|Are We All Millennials?|
Millennials want to be heard. They want to be involved. They want to have a voice in decisions that affect them. Is this new? Isn’t this simply a statement of the innate human desire to be recognized as an individual?
It’s unfortunate that we feel compelled to apply labels and definitions to segments of our society. I’m a late stage “boomer” who was followed by Gen X that has now morphed into Millennial’s (or is that Gen Y), which are being eroded by the new Gen Z. I think there are fringe characteristics for all of these demographics, but it seems to me that the definitional core is remarkably similar. People want to have a say in their lives. And, as the world moves constantly upward and to the right, they have more opportunity for self-determination; however, that doesn’t make generations unique.
A Familiar Song
Let me turn back the clock to my generation of boomers that broke the social conventions of the “greatest generation.” By the time the 60’s arrived we were struggling (if not rebelling) against the tight rules, stereotypes, and conventions that dominated our teen years. We lived with strong discipline in the home; engrained roles for women; racial segregation; sexual repression; and governments run by traditionalists.
For right or wrong, boomers wanted to exercise personal freedom. They rebelled against what they saw as society’s illegitimate exercise of power over their lives. They changed their society forever (the results are open to debate). Change came in many courageous forms: the Pill & Woodstock; Freedom Summer & Summer of Love; Kent State & Dow Chemical; Civil Rights & Equal Rights; and the shaking hips of Elvis on the Ed Sullivan show.
And don’t think that government’s weren’t worried. They were highly concerned about disaffected youth and the devastation that this boomer “pig in a python” could wreak on society. Governments were searching for answers. My master’s thesis was on Youth Organizations, like the Peace Corp, that were experimenting with flat, consensus driven organization models.
A Different Song
So does this "wanting to be heard" make me a Millennial? Probably, but not completely. It’s the fringe characteristics of Millennials that separate them from other demographic groups. Specifically, “wanting to be heard” slides into the notion that: “my idea is just as good as an idea tempered by experience.” In fact, because the world is changing exponentially, experience is often viewed as a drag on innovation and progress.

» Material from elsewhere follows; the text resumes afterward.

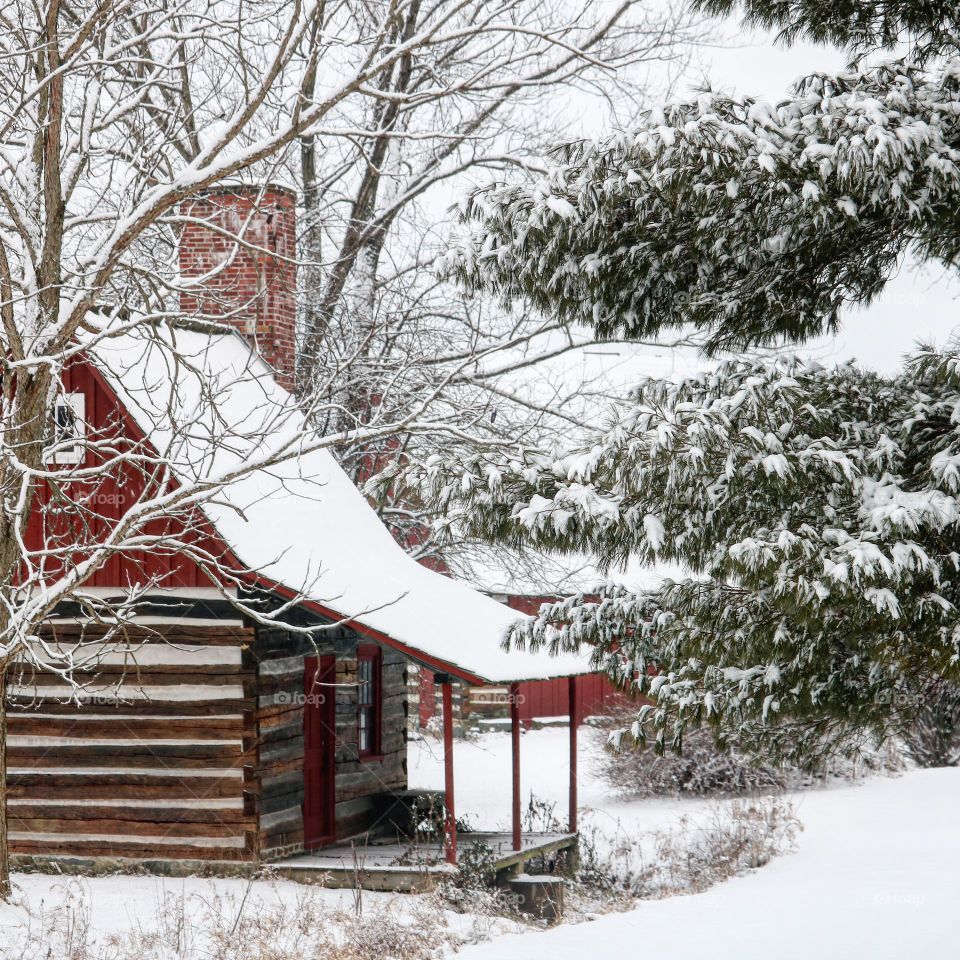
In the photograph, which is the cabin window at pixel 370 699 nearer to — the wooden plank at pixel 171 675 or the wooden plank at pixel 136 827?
the wooden plank at pixel 171 675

There is a lesson here for Millennials. They will learn that experience counts; that everyone has a boss and that their boss is evaluating their performance everyday. They will learn that decision-making is a weighty privilege that doesn’t always accommodate consensus or the Millennials most brilliant new idea on “gamification.”
Soon Millenialls will be looking over their shoulders at Gen Z. As it grows up, this demographic is connected everywhere, all the time. For them the awesome power of electronics is not an acquired skill – it is lifeblood; and our current eight second attention span will seem a lifetime to them. Yet they are learning from the generation ahead of them. They are learning that immediate self-gratification has to give way to a greater social purpose. Being entitled is one thing; being entitled to help others is a better thing.